> [Text segment]
One of my favorite videos that I show when doing this work is by Prince EA, titled "I Am NOT Black, You Are NOT White" (see below). The first time I shared this video was with a group of middle school students at a high poverty school in Sacramento. It hit them so hard that they kept asking to watch it again and again and again. And I obliged.
Hands down, the most powerful and inspiring message in this video is...
When you let an artificial label define yourself
Then, my friend, you have chosen smallness over greatness and minimized yourself
Confined and divided yourself from others
And it is an undeniable fact that
Where there is division, there will be conflict
And conflict starts wars
Therefore every war has started over labels
It's always us...versus them
So the answer to war, racism, sexism, and every other -ism
Is so simple that every politician has missed it
It's the labels...

> [Exercise data]
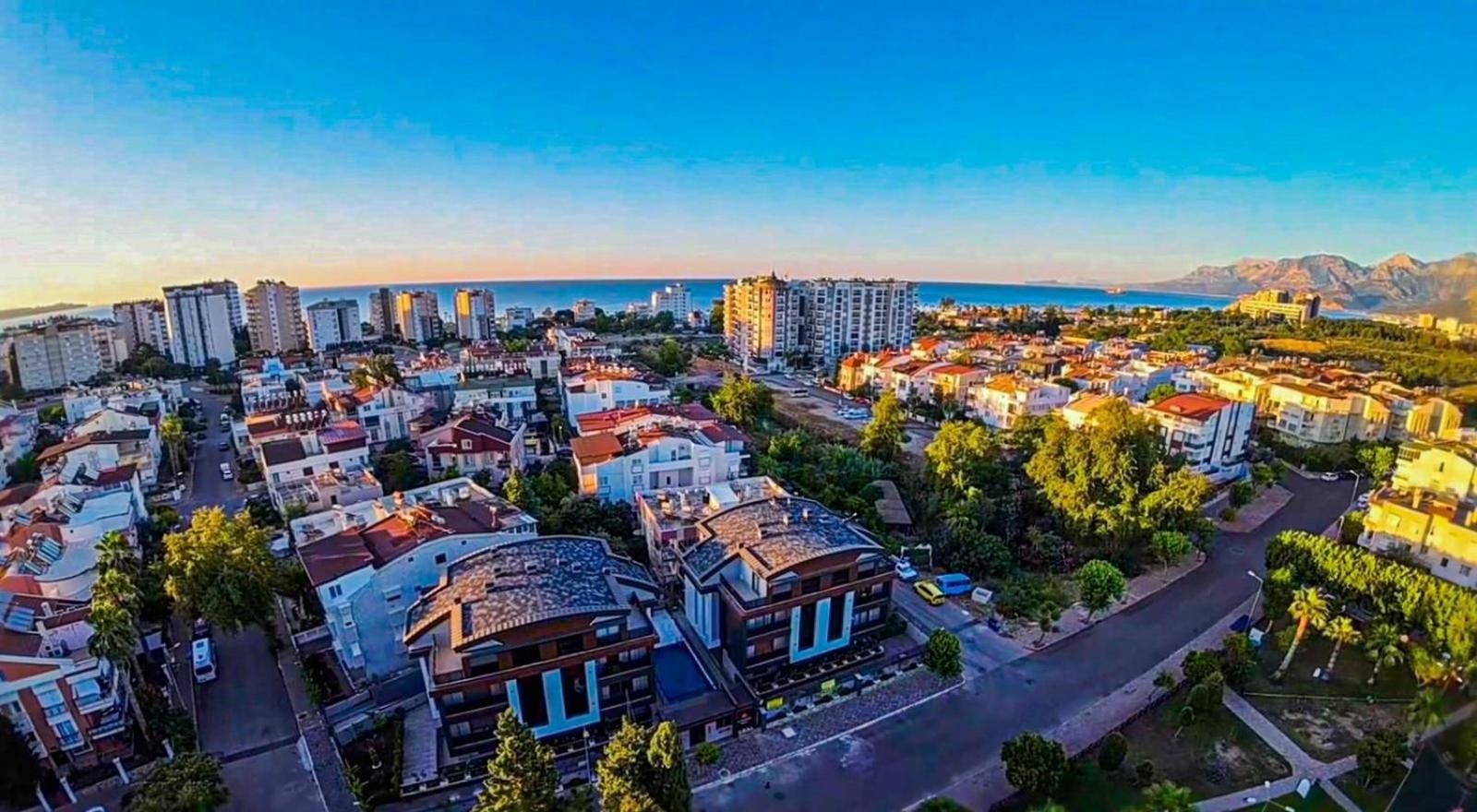 Diker Port 2plus 1 Apartment *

> [Required action 1]
Rewrite the piece on the Prince EA video between "One of my favorite" and "this video is...", inclusive, changing "students" to "kids".
> [Required action 2]
Translate this sentence from the piece on the Prince EA video into Spanish: "It hit them so hard that they kept asking to watch it again and again and again."
> [Required action 3]
Write what comes next in the piece on the Prince EA video, starting after its final line.

> [Final answer 1]
One of my favorite videos that I show when doing this work is by Prince EA, titled "I Am NOT Black, You Are NOT White" (see below). The first time I shared this video was with a group of middle school kids at a high poverty school in Sacramento. It hit them so hard that they kept asking to watch it again and again and again. And I obliged.
Hands down, the most powerful and inspiring message in this video is...

> [Final answer 2]
Les impactó tanto que seguían pidiendo verlo una y otra y otra vez.

> [Final answer 3]
We must rip them off
Labeling exists in many areas of our lives, and it is a byproduct of our evolution for the sensical purpose of categorizing and making sense of the world around us. When used for positive and productive things, labeling and categorizing can make everyday tasks in life more efficient. That said, we've gotten in the habit of over labeling things, situations, and people, which has ultimately boxed us into these predetermined beliefs about what that particular label "should be" about, rather than just what it IS about.
Let's dive into this a bit with regards to life and relationships.
Growing up, I had what many would view as the perfect family life modeled for me. My mom and dad were married (in fact, they're still going strong after 48 years together), and my sisters and I grew up in a home where my dad worked and my mom stayed home with us for the majority of our lives. So as we got older and transitioned into adulthood, we had this model, this "ideal" that theoretically we were supposed to live up to. This "ideal" didn't come just from my parents, it came from society. The "American Dream" that we knew and strived for was to finish school, find a job, find a husband, buy a house, have kids and raise them, and grow old with our husband while pumping money into the economy to keep capitalism alive and well.
All good in theory, except...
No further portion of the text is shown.